The immunology of tumors classically includes an area of research and therapy aimed, on the one hand, to investigate the interactions between the immune system and cancer and, on the other, to identify and propose therapeutic solutions based on the stimulation of the effector components of the immune system. The field of immunotherapy applied to the treatment of tumors is experiencing a moment of great transformation. There are several therapeutic approaches, but certainly one of the most fascinating is based on the use of effector cells of the immune system (cellular immunotherapy), armed selectively against cancer cells. Adoptive cellular immunotherapy (ACI) is based on the administration of T lymphocytes recognizing and targeting selectively specific tumor cells. It is a therapeutic tool that has proven to be effective on some types of cancer. The specificity of recognition is conferred by TCR—T lymphocyte receptor. Based on the characteristics of TCR, the lymphocyte can recognize, for example, tumor antigens and therefore attack the tumor cells provided with that particular antigen. Immunotherapy is certainly a promising emerging strategy, with an almost non-toxic profile. The last frontier of immunotherapy is that in which the T lymphocytes are modified to express a synthetic protein, CAR or chimeric antigen receptor in which an antibody that recognizes an antigen expressed by tumor cells is bound to molecules that activate T cells. This way CAR-T cells can recognize tumor cells through the antibody and activate a series of mechanisms that ultimately lead to killing cancer cells. It started from the oncological diseases of the blood to get, even step by step, to solid tumors [83,84]. CAR-T is a complex therapy which is diverse and potentially serious side effects are also associated, such as cytokine release syndrome, a massive release of molecules implicated in inflammatory processes.

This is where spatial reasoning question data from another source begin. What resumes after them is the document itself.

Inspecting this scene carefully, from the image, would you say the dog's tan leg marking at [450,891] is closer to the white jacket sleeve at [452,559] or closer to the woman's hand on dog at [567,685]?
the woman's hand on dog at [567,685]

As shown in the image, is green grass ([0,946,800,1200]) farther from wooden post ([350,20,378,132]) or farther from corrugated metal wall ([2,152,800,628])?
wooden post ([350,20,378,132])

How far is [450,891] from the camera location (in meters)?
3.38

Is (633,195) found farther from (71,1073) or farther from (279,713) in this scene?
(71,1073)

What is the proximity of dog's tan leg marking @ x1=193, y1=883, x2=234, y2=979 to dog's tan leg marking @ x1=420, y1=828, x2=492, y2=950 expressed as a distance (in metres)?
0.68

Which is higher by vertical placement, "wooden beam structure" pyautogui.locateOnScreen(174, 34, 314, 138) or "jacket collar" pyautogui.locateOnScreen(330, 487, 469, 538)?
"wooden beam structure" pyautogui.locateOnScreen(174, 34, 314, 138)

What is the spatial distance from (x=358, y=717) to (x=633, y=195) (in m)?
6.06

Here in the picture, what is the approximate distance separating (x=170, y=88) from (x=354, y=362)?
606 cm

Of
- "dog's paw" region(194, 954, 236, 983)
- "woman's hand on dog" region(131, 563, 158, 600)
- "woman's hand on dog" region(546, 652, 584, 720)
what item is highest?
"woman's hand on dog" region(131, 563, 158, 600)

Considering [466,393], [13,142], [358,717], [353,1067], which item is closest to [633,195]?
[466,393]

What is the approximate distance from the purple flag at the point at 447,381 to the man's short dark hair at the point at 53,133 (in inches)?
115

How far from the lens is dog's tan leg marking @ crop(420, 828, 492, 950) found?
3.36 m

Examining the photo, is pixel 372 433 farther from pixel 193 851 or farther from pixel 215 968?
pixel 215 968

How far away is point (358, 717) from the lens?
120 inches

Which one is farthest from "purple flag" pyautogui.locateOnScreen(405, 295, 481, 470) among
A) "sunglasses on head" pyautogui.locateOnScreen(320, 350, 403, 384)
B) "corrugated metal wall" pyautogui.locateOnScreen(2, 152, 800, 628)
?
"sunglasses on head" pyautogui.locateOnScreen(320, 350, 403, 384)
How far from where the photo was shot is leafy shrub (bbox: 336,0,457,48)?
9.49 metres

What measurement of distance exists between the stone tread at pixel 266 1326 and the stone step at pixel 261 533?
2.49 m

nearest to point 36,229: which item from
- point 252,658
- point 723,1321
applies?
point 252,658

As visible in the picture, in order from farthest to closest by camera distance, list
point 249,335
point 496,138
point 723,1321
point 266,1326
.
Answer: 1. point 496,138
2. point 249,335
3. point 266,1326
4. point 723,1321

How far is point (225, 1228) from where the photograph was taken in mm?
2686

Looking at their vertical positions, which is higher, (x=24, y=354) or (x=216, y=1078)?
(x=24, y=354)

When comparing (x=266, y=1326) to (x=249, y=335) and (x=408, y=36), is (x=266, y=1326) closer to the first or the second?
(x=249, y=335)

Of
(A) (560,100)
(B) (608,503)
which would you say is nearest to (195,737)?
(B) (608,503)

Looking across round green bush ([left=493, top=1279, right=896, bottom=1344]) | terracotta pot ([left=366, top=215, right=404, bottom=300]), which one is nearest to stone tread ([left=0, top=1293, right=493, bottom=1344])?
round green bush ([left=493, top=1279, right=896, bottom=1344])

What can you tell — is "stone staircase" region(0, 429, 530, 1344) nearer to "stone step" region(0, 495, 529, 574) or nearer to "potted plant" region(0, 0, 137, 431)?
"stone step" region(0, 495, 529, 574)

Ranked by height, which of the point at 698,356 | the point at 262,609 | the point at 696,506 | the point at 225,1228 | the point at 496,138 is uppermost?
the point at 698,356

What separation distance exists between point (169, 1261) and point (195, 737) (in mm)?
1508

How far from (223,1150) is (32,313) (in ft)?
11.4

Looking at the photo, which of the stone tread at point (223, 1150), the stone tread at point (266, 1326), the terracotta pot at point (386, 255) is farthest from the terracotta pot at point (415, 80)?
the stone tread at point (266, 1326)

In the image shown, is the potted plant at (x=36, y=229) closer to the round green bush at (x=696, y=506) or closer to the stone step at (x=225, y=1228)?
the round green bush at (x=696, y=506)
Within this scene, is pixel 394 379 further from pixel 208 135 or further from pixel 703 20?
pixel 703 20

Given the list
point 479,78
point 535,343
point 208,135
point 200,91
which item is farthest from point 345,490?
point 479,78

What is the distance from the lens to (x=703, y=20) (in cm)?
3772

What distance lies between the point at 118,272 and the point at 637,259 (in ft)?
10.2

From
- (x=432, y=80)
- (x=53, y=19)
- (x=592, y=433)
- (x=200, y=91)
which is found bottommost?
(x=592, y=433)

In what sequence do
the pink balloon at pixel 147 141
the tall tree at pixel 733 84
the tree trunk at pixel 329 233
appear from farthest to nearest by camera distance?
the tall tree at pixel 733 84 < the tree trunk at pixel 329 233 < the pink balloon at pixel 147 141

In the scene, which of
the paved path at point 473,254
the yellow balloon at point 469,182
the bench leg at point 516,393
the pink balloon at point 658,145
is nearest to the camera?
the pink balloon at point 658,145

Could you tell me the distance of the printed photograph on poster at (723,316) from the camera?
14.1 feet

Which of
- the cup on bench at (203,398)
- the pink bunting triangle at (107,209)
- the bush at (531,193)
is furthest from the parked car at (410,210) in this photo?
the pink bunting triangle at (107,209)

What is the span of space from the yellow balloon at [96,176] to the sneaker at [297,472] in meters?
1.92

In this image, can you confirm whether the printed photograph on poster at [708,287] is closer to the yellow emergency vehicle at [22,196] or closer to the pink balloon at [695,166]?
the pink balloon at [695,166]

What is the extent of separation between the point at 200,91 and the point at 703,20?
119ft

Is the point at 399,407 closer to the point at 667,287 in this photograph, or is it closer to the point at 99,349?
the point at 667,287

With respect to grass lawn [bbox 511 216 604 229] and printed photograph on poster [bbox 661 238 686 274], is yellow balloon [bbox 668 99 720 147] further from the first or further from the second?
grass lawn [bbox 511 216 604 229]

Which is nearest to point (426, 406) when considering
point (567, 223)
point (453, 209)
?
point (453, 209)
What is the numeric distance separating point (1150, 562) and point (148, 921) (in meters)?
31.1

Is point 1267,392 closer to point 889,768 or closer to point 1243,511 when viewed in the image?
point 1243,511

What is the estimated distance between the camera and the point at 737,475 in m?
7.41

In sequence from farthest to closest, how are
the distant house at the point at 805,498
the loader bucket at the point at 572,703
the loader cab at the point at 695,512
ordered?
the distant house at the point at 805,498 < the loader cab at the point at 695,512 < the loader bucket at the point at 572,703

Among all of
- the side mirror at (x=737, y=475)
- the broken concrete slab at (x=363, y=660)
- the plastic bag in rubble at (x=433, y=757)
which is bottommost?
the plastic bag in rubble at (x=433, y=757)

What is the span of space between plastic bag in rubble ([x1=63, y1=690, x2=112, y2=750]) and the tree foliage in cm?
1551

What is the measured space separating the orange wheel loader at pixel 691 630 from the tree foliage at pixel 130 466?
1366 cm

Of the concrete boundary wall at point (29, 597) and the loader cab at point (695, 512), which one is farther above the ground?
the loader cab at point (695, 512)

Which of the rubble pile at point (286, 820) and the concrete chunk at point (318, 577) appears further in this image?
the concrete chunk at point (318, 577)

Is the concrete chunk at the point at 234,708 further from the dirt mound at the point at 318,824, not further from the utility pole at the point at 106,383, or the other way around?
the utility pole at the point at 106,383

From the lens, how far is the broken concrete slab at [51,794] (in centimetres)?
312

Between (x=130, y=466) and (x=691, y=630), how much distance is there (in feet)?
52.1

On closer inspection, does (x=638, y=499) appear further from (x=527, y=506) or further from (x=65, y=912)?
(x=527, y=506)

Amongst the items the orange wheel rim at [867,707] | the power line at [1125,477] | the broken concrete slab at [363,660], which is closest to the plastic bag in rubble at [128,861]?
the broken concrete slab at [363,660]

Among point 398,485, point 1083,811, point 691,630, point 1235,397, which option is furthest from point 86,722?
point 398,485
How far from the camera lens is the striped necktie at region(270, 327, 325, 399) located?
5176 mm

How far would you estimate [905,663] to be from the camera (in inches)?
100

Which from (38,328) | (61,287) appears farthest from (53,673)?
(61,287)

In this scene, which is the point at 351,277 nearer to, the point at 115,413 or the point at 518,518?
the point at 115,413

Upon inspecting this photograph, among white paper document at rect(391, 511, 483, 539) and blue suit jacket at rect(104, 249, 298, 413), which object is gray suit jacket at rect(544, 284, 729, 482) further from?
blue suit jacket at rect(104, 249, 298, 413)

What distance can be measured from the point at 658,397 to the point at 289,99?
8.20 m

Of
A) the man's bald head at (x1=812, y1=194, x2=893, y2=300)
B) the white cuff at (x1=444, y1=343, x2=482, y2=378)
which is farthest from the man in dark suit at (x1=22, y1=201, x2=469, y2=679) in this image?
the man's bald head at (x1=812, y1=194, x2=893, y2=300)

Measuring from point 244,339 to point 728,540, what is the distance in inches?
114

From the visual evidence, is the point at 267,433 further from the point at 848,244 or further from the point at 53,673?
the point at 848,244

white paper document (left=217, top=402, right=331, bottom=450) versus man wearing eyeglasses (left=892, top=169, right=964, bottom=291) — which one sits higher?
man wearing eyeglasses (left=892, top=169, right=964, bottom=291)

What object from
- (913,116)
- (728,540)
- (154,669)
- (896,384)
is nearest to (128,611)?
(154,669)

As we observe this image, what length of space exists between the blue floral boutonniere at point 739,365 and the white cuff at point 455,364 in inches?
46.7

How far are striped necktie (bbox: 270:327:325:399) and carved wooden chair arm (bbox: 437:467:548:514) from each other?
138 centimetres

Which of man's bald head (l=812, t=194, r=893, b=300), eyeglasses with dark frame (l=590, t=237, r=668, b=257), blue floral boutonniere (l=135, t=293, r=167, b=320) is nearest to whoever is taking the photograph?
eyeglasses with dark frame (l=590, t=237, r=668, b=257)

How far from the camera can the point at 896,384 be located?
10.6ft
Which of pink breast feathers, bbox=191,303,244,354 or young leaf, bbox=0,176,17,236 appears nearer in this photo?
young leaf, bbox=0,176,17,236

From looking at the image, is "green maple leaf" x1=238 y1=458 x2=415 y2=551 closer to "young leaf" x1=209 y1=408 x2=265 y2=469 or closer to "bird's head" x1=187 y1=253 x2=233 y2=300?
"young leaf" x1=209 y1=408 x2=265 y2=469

Cytokine Induced Killer cells, T cells expanded in vitro and characterized by a potent anti-tumor activity, represent an encouraging immunotherapy strategy in the oncological field. Oncological immunotherapy is authorized in Europe, in line with the most advanced studies that show how this type of approach can concretely improve the life of some patients, even in the case of childhood cancers. During the early stage of cancer, the immune system has the ability of identifying and eliminating cancer cells in the process of immuno-editing in which cancer cells could escape from a balanced status of equilibrium by the immune system. Usually cancer cells are able to suppress antitumor responses by secreting immunosuppressive factors. These interfere with dendritic cell maturation and function in the lymph nodes which lead to an inefficient tumor response. DCs are indispensable in presenting antigens and secreting cytokines. The use of antigen-pulsed autologous dendritic cells to stimulate cytotoxic T-cell anti-tumor immune responses has been developed in clinical trials in humans with cancer.

9. Conclusions

Immunotherapy is a promising treatment for a number of cancers. CIK cells have a significant antitumor activity and are able to eradicate tumors with few side effects. The differences of the outcomes in different kinds of cancers could result from different molecular mechanisms unexplained yet. The majority of studies were performed in Asia leading to a regional limitation. In 2015, the report of results from International Registry on CIK Cells (IRCC) was published [85]. In order to have defined appropriate research protocols it is important to standardize the application of combination therapy to have more exhaustive information of patient follow-up.